**EJERCICIOS**
(1) Según el texto proporcionado, ¿quién dirigía entonces el Museo de Arte Moderno de Buenos Aires?
(2) Transcribe del texto proporcionado el fragmento que va desde "Es cierto: el" hasta "éste su colaboración.".

**TEXTO PROPORCIONADO**
※ ※ ※

Es cierto: el gigantismo y la complejidad eran también otras características. El uso de materiales perecederos era una posibilidad. El costo de la obra debía ser el menor, antes del Di Tella; luego, ya no importaba: se solicitaba a éste su colaboración.
En mi libro Antiestética (llamado así porque allí hablo de la estética creativa en la lucha contra la estética establecida) que se publicó en 1965 a mi regreso de Nueva York, me referí a este tema diciendo cosas como estas: “El quehacer es mucho más que la obra, si ésta importa es porque nos habla del quehacer… La obra es a la creación lo que la huella es a la acción de caminar. La obra pertenece a la creación. La creación es un viaje. La obra no es el punto de llegada, en ella no termina el viaje. Hay que terminar con el mito de la obra de arte”. La otra idea central de la Antiestética era “la asunción del caos como una realidad de hoy” y postulaba entender el caos como estructura, posible como un hoy y un aquí. A mi regreso de Nueva York, Hugo Parpagnoli, uno de los más fervientes sostenedores de las experiencias de vanguardia, aceptó mi propuesta de hacer en el Museo de Arte Moderno de Buenos Aires, que él dirigía entonces, una muestra donde, además de mis complejas yuxtaposiciones de fragmentos, presenté, con otros, una gran instalación caótica donde nuestras obras se cruzaban En el prólogo decía: “Creo ante todo en el arte como experiencia. Es esto lo que ha llevado a estos artistas a aceptarme la propuesta. La mayoría lo han hecho con tal espontaneidad que aunque la aventura es inédita ya estaba supuesta como posibilidad por todos”.

※ ※ ※

Entradas de preguntas sobre escenas

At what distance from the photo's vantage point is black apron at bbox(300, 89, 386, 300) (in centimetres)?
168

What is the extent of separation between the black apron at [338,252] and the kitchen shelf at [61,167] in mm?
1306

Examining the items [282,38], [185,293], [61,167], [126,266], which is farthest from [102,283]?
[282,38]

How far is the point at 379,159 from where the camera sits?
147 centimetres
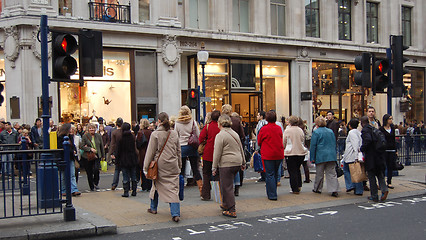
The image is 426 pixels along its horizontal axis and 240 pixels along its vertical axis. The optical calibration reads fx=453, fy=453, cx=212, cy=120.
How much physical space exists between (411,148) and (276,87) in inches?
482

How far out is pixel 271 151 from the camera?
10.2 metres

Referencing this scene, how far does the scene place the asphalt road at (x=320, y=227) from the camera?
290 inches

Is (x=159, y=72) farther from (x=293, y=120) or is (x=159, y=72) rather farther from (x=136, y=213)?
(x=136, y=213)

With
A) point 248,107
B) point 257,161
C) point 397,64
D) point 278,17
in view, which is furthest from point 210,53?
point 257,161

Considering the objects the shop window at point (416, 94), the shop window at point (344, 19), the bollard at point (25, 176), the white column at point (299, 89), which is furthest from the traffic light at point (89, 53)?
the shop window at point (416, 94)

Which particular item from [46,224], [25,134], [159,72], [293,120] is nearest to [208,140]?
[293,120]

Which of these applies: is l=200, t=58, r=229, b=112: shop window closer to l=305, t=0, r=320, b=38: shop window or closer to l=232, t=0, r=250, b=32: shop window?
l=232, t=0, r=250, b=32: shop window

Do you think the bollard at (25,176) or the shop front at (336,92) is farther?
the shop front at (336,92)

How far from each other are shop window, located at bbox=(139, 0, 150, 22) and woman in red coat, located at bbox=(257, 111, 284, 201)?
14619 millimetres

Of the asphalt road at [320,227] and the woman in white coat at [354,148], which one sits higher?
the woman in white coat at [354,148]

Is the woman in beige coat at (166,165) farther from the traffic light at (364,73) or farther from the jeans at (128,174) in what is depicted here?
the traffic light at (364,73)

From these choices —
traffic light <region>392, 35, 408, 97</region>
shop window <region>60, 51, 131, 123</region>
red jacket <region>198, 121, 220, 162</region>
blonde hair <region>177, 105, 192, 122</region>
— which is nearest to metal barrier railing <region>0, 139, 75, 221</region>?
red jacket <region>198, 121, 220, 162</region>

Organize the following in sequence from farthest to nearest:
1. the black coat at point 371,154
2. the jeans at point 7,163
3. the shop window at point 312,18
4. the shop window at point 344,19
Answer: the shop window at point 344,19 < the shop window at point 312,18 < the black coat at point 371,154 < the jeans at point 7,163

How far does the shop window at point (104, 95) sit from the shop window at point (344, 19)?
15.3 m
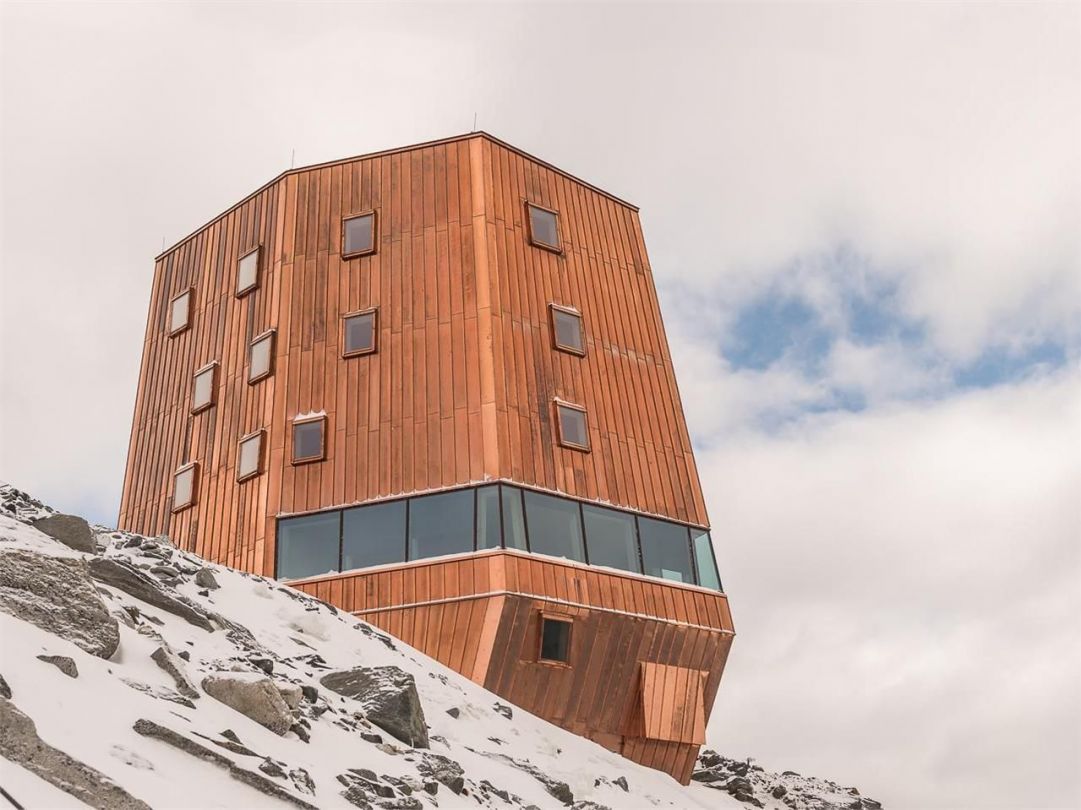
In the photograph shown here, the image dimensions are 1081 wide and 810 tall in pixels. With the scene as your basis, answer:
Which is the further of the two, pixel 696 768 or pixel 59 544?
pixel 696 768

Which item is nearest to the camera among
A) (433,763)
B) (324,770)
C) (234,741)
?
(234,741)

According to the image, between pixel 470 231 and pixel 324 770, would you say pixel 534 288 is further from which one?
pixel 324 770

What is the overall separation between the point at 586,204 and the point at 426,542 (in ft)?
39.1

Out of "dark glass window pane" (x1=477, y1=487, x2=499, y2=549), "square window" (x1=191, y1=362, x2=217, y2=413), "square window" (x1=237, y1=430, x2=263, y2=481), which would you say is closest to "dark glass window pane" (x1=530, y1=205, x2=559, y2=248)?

※ ※ ※

**SOLUCIONES**
(1) Hugo Parpagnoli.

(2)
Es cierto: el gigantismo y la complejidad eran también otras características. El uso de materiales perecederos era una posibilidad. El costo de la obra debía ser el menor, antes del Di Tella; luego, ya no importaba: se solicitaba a éste su colaboración.